--- Begin ---
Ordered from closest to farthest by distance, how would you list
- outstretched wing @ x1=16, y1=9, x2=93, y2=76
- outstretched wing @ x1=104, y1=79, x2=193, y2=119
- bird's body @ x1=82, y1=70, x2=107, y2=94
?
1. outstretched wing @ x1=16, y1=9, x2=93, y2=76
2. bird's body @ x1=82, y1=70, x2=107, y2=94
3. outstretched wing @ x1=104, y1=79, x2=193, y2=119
--- End ---
INSTRUCTION:
Express the data above as a JSON list of strings, with one string for each line and blank lines omitted.

RESULT OF THE EXERCISE:
[
  "Ordered from closest to farthest by distance, how would you list",
  "- outstretched wing @ x1=16, y1=9, x2=93, y2=76",
  "- outstretched wing @ x1=104, y1=79, x2=193, y2=119",
  "- bird's body @ x1=82, y1=70, x2=107, y2=94",
  "?",
  "1. outstretched wing @ x1=16, y1=9, x2=93, y2=76",
  "2. bird's body @ x1=82, y1=70, x2=107, y2=94",
  "3. outstretched wing @ x1=104, y1=79, x2=193, y2=119"
]